--- Begin READING TEXT ---
For inexpensive options longer than 135, there is the M200/4, but I'm not crazy about it. It's cheaper than any comparable zoom, I'll grant, but not smaller or obviously better in any way except speed, and f/4 isn't enough speed for me to be impressed. So I'm happier using my 50-200 most of the time when I want longer than 135. The 55-300 is not much more expensive, is obviously longer, and by most accounts is somewhat but not hugely better in IQ. To make any significant step up in quality would be a *huge* step up in cost and size, whether prime or zoom, and I'm just not willing to go there.

As for wider than 50, there are a number of prime and zoom options at a variety of price, size, and quality points, so you'll kind of need to narrow things down further.
--- End READING TEXT ---
--- Begin PROVIDED DATA ---
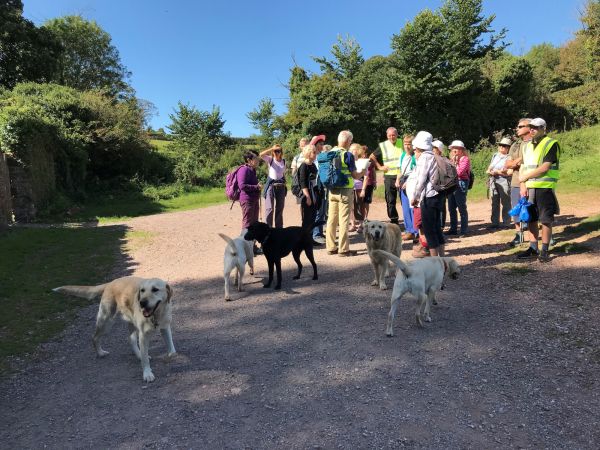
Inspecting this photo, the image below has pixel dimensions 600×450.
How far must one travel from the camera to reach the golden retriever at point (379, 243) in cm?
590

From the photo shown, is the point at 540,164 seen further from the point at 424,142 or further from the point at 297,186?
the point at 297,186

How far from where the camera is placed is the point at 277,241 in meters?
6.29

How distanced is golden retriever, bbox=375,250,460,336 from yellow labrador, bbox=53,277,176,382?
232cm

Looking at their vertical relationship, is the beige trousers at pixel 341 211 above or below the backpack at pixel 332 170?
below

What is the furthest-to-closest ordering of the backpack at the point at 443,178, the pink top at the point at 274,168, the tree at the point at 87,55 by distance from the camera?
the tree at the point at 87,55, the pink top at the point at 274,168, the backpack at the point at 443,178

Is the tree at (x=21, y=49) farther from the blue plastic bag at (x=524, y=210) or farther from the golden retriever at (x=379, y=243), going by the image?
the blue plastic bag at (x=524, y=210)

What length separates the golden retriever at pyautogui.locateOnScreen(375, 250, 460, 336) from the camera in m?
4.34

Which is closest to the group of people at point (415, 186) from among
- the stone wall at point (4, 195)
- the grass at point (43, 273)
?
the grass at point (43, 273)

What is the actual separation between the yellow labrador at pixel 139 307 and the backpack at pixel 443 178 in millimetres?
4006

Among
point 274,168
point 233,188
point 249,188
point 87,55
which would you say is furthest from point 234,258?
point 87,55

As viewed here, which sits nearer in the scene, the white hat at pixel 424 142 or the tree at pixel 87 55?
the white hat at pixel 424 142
--- End PROVIDED DATA ---
--- Begin PROVIDED DATA ---
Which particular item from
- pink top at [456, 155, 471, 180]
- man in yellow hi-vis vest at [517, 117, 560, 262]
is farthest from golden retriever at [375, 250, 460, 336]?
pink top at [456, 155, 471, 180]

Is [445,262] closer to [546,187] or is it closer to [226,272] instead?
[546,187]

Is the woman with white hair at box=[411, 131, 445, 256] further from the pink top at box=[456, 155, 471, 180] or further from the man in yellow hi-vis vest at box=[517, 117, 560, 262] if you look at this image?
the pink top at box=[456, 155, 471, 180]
--- End PROVIDED DATA ---
EXERCISE INSTRUCTIONS >>
A: Turn the paragraph of the camera lens text that begins "For inexpensive options longer than 135" into a short list that keeps its main facts.
B: Summarize the camera lens text in two sentences.
C: Write what comes next in the camera lens text, picking up after its final sentence.

RESPONSES IN ORDER >>
A:
- The M200/4 is an inexpensive option longer than 135, but the writer isn't keen on it.
- It is cheaper than any comparable zoom, but it is not smaller or better except in speed, and f/4 isn't fast enough to impress.
- For reach beyond 135, the writer mostly prefers the 50-200.
- The 55-300 costs only a little more, is longer, and by most accounts has somewhat better image quality.
- Any significant step up in quality, prime or zoom, would bring a huge rise in cost and size, which the writer won't accept.

B: For inexpensive options longer than 135, the writer finds the M200/4 cheaper than comparable zooms but unimpressive, mostly prefers a 50-200, and notes that the 55-300 costs little more, is longer, and is reportedly somewhat better. A significant step up in quality would be a huge step up in cost and size, and for wider than 50 there are many prime and zoom options, so the choice needs narrowing down.

C:
I know I need to narrow it down, that's what's driving me crazy!!! I haven't been using the 16-45 LATELY because I have been focusing on learning the 50 and 135. the real issue is my wife has suggested I invest in some good equipment and I want to make sure I don't just buy something that won't fit the bill in a couple of years. I can get away with the 16-45 but the success I have been having with the SMC 50 had me thinking about the quality of the primes over the zooms. I love the 1.7 of the 50 and the 2.8 on the 135 is pretty nice. I have gotten used to shooting manually. The last time I put the 16-45 on the K10 I was trying to green button it! I guess it comes down to this, if I decide to make an attempt to sell my photos what lenses are going to give me the best chance at success. I realize that the photographer is the X-factor but if their is a lens that can help make a good photo exceptional I would be interested in having it. This is all just a feeling out on my part, I am just curious to hear what the pros here on the forum would add to my collection. I should add that I gave my son my K100D and the 2 kit lenses for Christmas so I still have access to the 18-55 and 50-200. Thanks to all for the input.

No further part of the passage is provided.